Some technologies can be good and then become bad; that is, at one time promote the common good and then at another time lessen it: when there were no other media, newspapers [=pulp-based-information-distribution-system] were once good technology; now they are not. Now they consume too many resources needed for other purposes and generate too much waste in production and consumption. Now we have media which can more efficiently replace the informational distribution needs of global society; newspapers are environmentally costly and so diminish the common good instead of promoting it.

In relation to the common good, every technology can be measured by the simple question, "Is it neighborly?" Technologies that make the water undrinkable, make the air smell bad or make people sick, technologies that poison the land and food or wipe out species are un-neighborly: they lessen the common good. The "common good" is not static, however. The common good of Greek shepherds or yeoman farmers or Niger spear-fishermen, or Masai lion hunters is not necessarily the common good for the descendants of those people today [however much we may be attached to their activities on the basis of our affection for folk ways]. The common good evolves--and in that evolution--transforms how nature is seen and used by the community of common good.

Freedom is our capacity to choose what we hold in common; it is not in our right to impose our choice on others. Democracy is one political expression of the common good.
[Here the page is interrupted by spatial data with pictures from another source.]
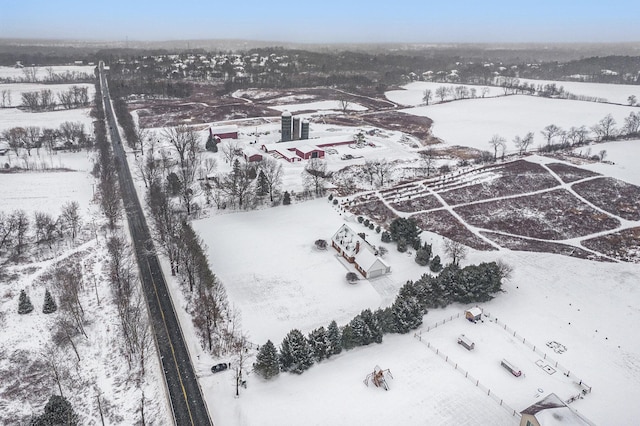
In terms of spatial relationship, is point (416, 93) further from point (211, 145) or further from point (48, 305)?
point (48, 305)

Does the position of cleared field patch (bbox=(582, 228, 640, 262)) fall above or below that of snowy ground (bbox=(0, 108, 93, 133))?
below

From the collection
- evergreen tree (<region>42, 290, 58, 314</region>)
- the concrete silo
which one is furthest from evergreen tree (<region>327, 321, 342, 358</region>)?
the concrete silo

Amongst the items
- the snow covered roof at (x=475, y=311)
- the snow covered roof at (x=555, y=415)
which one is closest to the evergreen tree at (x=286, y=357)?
the snow covered roof at (x=555, y=415)

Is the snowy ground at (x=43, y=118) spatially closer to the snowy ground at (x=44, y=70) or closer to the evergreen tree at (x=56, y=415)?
the snowy ground at (x=44, y=70)

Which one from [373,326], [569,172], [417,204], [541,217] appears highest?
[569,172]

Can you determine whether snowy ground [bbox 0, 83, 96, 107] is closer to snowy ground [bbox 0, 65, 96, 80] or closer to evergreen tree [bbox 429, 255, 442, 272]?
snowy ground [bbox 0, 65, 96, 80]

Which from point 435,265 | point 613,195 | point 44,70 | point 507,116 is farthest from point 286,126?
point 44,70

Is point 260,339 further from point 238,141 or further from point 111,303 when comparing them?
point 238,141
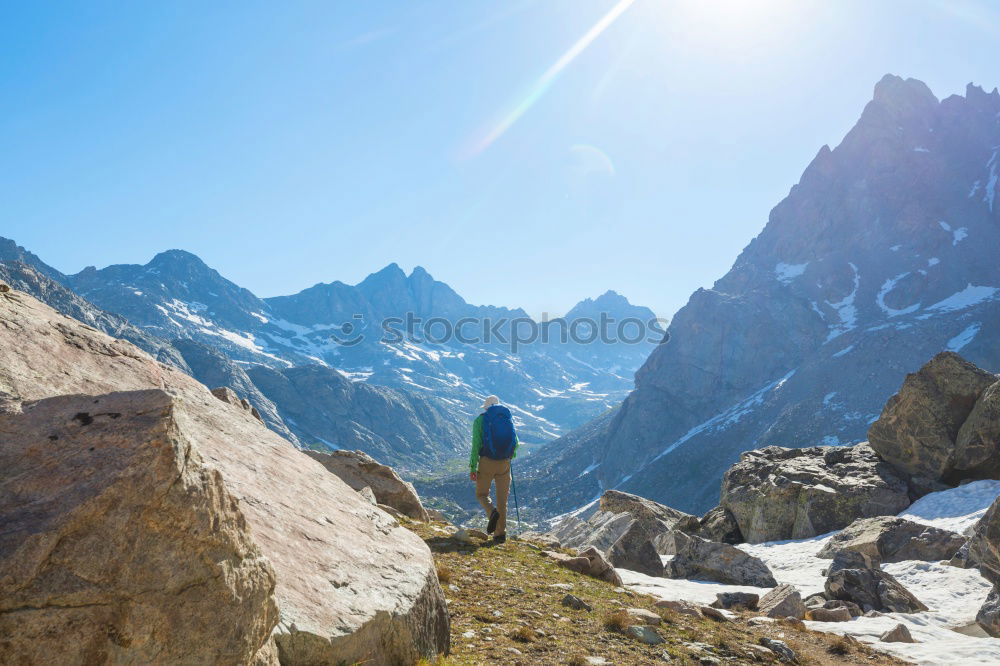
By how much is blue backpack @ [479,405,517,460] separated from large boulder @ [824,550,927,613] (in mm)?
10865

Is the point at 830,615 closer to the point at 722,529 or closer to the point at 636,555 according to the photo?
the point at 636,555

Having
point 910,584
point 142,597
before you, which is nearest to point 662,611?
point 142,597

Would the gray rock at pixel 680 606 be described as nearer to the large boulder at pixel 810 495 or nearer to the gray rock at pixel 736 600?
the gray rock at pixel 736 600

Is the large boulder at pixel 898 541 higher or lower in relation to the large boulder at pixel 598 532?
higher

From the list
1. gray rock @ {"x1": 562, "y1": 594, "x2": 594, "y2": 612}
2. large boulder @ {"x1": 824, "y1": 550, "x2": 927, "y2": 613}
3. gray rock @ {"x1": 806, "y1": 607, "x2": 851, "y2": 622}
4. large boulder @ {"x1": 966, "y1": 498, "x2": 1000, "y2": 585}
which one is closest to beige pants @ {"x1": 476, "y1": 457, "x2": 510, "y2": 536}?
gray rock @ {"x1": 562, "y1": 594, "x2": 594, "y2": 612}

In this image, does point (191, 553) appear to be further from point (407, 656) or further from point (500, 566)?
point (500, 566)

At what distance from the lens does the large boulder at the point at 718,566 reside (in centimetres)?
2167

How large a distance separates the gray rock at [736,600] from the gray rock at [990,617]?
17.3 feet

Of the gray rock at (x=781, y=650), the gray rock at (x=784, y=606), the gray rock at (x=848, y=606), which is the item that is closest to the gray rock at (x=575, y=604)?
the gray rock at (x=781, y=650)

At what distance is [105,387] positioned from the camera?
7.76 meters

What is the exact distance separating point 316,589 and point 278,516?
1342 mm

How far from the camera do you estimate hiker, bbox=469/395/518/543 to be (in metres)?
17.4

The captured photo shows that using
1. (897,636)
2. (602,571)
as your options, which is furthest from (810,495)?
(602,571)

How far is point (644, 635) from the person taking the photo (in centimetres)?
1032
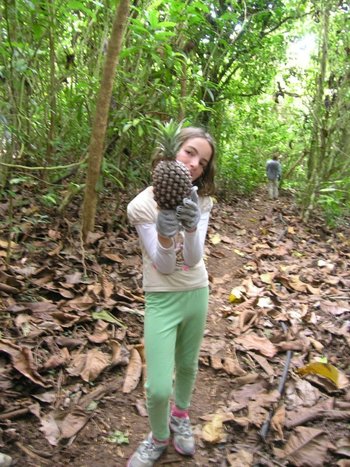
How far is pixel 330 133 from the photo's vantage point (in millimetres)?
9516

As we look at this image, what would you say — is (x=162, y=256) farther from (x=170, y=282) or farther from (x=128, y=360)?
(x=128, y=360)

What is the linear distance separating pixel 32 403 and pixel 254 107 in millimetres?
11082

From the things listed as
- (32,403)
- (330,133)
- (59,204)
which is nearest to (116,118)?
(59,204)

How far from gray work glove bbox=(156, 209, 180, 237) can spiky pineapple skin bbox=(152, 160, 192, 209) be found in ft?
0.11

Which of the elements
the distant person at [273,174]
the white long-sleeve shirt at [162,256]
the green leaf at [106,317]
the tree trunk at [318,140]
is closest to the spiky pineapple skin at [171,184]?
the white long-sleeve shirt at [162,256]

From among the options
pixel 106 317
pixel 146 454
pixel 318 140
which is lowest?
pixel 146 454

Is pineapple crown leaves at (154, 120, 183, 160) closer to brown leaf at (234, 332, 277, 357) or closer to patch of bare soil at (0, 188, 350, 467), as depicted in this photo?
patch of bare soil at (0, 188, 350, 467)

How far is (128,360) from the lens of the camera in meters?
3.23

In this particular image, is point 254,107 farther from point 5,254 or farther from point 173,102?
point 5,254

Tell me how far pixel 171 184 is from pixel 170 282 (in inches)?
22.0

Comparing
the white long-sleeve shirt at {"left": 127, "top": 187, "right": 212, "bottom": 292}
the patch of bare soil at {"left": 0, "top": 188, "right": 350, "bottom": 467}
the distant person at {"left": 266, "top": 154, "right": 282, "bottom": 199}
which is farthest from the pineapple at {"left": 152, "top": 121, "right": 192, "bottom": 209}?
the distant person at {"left": 266, "top": 154, "right": 282, "bottom": 199}

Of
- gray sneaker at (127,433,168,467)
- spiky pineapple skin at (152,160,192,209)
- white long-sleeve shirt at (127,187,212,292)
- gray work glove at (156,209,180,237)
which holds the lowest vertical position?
gray sneaker at (127,433,168,467)

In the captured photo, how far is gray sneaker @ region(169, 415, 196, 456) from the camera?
253 centimetres

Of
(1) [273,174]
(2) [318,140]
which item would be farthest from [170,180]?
(1) [273,174]
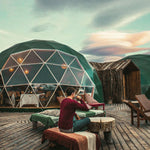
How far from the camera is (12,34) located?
11547 mm

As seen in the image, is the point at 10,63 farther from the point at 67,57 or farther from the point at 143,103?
the point at 143,103

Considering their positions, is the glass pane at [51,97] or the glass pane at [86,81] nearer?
the glass pane at [51,97]

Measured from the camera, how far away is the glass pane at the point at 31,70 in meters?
9.07

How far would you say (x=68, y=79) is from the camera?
9383 mm

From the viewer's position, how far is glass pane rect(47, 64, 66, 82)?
918cm

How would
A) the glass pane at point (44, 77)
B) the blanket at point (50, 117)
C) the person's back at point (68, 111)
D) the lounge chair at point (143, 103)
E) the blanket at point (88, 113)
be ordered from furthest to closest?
the glass pane at point (44, 77), the lounge chair at point (143, 103), the blanket at point (88, 113), the blanket at point (50, 117), the person's back at point (68, 111)

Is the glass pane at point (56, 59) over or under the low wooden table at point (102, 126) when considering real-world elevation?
over

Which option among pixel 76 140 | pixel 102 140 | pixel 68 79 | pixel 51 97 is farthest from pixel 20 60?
pixel 76 140

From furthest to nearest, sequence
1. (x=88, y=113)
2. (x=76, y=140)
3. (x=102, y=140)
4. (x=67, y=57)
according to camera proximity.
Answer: (x=67, y=57) → (x=88, y=113) → (x=102, y=140) → (x=76, y=140)

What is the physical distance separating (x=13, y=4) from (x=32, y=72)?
138 inches

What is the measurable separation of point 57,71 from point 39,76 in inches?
40.8

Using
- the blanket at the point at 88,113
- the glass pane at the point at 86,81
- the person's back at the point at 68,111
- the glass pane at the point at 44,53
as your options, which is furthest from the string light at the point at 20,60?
the person's back at the point at 68,111

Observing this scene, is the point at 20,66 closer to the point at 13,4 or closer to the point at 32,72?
the point at 32,72

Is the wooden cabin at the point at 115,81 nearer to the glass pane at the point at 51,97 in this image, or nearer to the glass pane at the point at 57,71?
the glass pane at the point at 57,71
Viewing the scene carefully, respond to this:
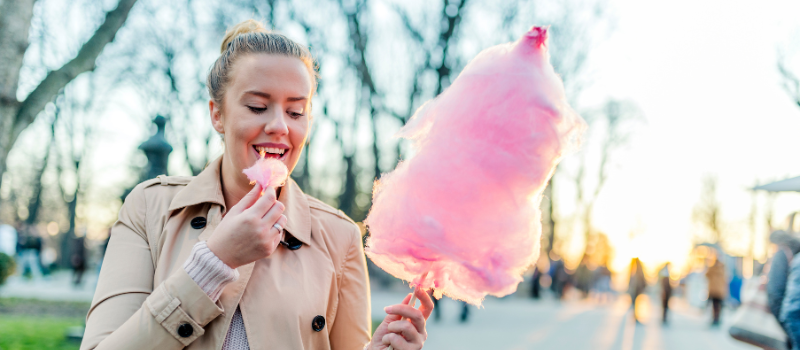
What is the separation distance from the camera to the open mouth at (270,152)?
1.67m

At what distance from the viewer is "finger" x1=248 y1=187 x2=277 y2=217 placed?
145 centimetres

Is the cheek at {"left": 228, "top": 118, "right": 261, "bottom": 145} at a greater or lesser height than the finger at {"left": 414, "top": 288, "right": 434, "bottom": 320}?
greater

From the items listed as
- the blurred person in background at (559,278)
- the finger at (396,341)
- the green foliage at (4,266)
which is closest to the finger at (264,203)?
the finger at (396,341)

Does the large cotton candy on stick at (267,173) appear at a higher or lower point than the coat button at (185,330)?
higher

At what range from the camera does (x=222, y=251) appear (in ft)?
4.69

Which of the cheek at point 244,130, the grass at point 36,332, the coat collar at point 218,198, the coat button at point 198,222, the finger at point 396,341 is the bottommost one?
the grass at point 36,332

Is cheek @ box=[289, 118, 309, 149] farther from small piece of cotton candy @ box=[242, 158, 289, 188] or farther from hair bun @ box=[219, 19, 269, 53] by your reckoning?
hair bun @ box=[219, 19, 269, 53]

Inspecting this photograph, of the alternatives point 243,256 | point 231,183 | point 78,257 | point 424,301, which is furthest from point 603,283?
point 243,256

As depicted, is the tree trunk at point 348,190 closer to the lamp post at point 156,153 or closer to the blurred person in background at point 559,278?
the lamp post at point 156,153

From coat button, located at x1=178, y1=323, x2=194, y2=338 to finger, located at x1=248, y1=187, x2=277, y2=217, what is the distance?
13.7 inches

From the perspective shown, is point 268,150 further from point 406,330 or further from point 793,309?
point 793,309

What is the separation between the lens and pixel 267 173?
1.53 metres

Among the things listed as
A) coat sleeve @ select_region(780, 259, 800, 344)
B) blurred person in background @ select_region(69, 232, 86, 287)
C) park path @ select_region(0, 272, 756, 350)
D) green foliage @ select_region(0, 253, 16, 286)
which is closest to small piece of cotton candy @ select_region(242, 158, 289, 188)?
coat sleeve @ select_region(780, 259, 800, 344)

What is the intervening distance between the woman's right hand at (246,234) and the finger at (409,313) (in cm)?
44
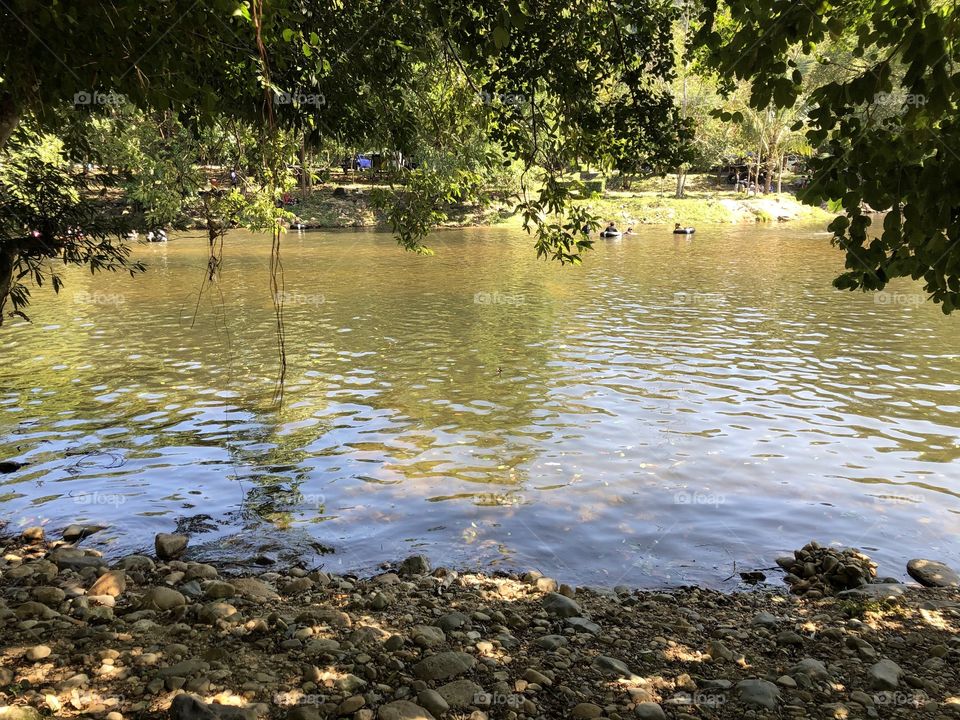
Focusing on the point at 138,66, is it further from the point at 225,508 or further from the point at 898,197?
the point at 225,508

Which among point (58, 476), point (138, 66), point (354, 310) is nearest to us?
point (138, 66)

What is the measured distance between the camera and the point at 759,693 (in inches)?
195

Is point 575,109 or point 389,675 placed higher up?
point 575,109

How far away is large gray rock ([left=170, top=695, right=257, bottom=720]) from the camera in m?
4.07

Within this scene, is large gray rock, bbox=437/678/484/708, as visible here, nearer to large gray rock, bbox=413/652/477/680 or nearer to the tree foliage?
large gray rock, bbox=413/652/477/680

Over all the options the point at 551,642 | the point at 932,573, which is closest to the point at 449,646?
the point at 551,642

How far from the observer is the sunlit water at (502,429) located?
9.11 m

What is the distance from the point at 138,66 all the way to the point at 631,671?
5.47m

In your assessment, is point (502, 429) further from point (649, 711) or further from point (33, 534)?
point (649, 711)

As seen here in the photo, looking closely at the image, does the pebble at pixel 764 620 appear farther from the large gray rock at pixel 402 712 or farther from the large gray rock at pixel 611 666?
the large gray rock at pixel 402 712

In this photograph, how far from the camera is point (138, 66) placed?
4.95 metres

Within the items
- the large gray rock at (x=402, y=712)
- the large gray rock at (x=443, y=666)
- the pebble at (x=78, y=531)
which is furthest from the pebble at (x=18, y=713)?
the pebble at (x=78, y=531)

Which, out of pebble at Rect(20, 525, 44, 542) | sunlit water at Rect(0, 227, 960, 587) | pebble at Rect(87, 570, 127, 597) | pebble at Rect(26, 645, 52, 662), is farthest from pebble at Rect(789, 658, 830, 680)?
pebble at Rect(20, 525, 44, 542)

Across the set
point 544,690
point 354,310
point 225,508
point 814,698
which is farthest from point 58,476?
point 354,310
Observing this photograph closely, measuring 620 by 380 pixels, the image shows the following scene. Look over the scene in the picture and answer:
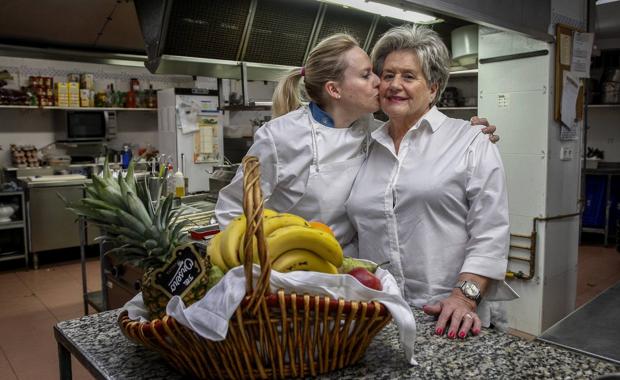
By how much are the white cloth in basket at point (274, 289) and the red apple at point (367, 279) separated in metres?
0.02

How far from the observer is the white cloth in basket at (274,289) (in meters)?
0.89

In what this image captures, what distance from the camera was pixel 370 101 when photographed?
1817mm

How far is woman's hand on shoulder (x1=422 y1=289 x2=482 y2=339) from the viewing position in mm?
1222

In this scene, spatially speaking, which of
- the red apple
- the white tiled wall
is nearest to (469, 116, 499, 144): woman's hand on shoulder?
the red apple

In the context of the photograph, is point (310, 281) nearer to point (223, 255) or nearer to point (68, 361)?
point (223, 255)

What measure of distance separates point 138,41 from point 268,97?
272 centimetres

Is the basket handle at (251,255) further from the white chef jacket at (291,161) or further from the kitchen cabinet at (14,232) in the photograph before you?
the kitchen cabinet at (14,232)

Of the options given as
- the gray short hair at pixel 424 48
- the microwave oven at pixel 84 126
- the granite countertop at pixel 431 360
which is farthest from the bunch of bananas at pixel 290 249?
the microwave oven at pixel 84 126

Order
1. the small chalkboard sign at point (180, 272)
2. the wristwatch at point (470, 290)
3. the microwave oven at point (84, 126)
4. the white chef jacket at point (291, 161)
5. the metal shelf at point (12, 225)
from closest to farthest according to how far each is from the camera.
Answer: the small chalkboard sign at point (180, 272), the wristwatch at point (470, 290), the white chef jacket at point (291, 161), the metal shelf at point (12, 225), the microwave oven at point (84, 126)

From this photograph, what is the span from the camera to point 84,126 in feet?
22.8

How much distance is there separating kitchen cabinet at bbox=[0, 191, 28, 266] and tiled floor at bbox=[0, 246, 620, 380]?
0.70 ft

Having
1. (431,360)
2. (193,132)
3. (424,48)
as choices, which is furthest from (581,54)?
(193,132)

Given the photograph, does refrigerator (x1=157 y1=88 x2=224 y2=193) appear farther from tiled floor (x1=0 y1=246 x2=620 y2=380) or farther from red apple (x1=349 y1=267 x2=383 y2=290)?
red apple (x1=349 y1=267 x2=383 y2=290)

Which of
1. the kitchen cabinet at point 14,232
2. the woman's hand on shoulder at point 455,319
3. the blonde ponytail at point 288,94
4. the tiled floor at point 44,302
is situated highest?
the blonde ponytail at point 288,94
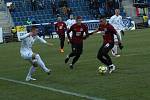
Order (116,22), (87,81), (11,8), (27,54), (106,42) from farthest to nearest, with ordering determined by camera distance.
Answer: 1. (11,8)
2. (116,22)
3. (106,42)
4. (27,54)
5. (87,81)

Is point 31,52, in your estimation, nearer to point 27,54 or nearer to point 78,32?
point 27,54

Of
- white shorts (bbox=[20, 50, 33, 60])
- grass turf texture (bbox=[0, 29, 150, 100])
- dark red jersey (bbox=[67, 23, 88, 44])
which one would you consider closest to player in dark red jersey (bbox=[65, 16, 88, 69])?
dark red jersey (bbox=[67, 23, 88, 44])

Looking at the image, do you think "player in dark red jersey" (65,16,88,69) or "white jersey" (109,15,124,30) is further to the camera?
"white jersey" (109,15,124,30)

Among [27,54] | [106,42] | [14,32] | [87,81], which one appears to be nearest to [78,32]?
[106,42]

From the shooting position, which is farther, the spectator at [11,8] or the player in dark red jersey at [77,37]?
the spectator at [11,8]

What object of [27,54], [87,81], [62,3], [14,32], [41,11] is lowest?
[14,32]

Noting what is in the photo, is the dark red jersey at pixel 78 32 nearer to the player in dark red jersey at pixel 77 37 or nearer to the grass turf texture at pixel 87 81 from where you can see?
the player in dark red jersey at pixel 77 37

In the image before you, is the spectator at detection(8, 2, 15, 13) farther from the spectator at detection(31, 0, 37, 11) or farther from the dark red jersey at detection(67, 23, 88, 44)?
the dark red jersey at detection(67, 23, 88, 44)

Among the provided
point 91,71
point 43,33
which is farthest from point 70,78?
point 43,33

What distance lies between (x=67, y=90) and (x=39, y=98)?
1311 millimetres

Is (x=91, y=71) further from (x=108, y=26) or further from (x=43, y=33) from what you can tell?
(x=43, y=33)

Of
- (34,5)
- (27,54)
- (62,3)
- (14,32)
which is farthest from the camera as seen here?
(34,5)

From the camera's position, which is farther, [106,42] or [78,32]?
[78,32]

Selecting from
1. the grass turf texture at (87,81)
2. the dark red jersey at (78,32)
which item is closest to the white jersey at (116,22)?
the grass turf texture at (87,81)
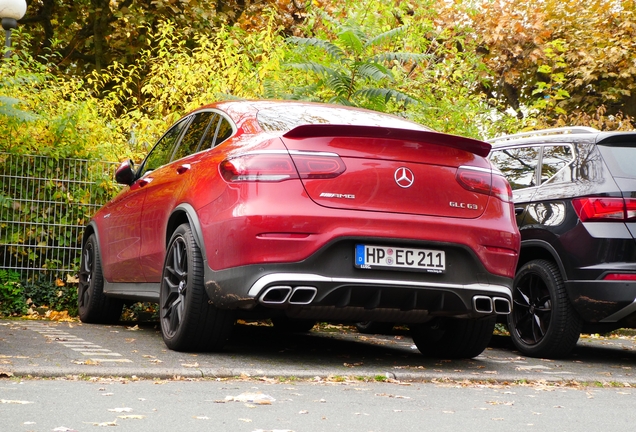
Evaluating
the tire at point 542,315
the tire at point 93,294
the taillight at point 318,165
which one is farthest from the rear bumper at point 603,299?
the tire at point 93,294

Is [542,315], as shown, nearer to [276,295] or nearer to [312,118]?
[312,118]

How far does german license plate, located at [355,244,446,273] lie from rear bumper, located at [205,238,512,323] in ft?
0.12

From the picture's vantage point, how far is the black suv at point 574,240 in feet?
22.7

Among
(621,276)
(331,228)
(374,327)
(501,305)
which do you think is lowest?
(374,327)

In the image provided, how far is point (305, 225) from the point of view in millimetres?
5500

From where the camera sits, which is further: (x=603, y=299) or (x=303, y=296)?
(x=603, y=299)

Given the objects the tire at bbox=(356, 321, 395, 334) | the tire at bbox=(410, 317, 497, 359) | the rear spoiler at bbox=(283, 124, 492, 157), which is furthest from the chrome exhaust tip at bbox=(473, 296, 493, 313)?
the tire at bbox=(356, 321, 395, 334)

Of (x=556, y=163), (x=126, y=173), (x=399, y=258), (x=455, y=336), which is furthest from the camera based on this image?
(x=126, y=173)

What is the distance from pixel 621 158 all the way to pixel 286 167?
2898 mm

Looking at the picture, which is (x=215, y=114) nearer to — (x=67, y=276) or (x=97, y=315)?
(x=97, y=315)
There can be trans-democratic political forms that also express the common good: rice paddy allotment by councils of village elders in Southeast Asia. Town meeting democracy is an old political technology; TV media democracy is a new political democracy which is more efficient: "More Americans get their news from ABC than from any other source." More Americans are exposed to the chronology of American history at Disneyworld than in the curriculum of American public schools. American commitment to town meeting democracy once promoted but now lessens the common good that transcends small towns. Regions, nations, the globe, cannot act as a town meeting democracy: we cannot wait for every little hamlet to vote against chloro-fluro carbons to save the ozone. Regulatory bureaucracy is a more effective technology than local political participation. Statistical market sampling is a more efficient means of shaping legislative political decision than the "will of the people."

The best way to rule [change, improve, alter] the world--to attain alternative system goals--is to change channels. The best technology is the information system that can motivate large populations at that point at which they control the button on the channel selector. Sesame Street has long since become more important than Mom or Apple Pie. Disney was a first order technocrat--information systems manager--because he understood sooner and better than any other person in the twentieth century the importance of packaging information for wide, effortless consumption. His success can be measured in the American attitudes which are more pro-Bambi than pro-baby. Disney understood what few Americans yet understand: technology is not about tools and machines; it is about information systems.

Benson said we needed to talk about technology. The problem with technology is not that there is some evil inherent in any technology; it is rather that any technology can and most likely will be downwardly transformed by sin. All technologies are subject to distortion by sin. The problem then as ever is not with technology but with people--with the nature of community and of responsible spiritual citizenship. The failure of technology is not a failure of machines but a failure to use the gifts of God for the people of God.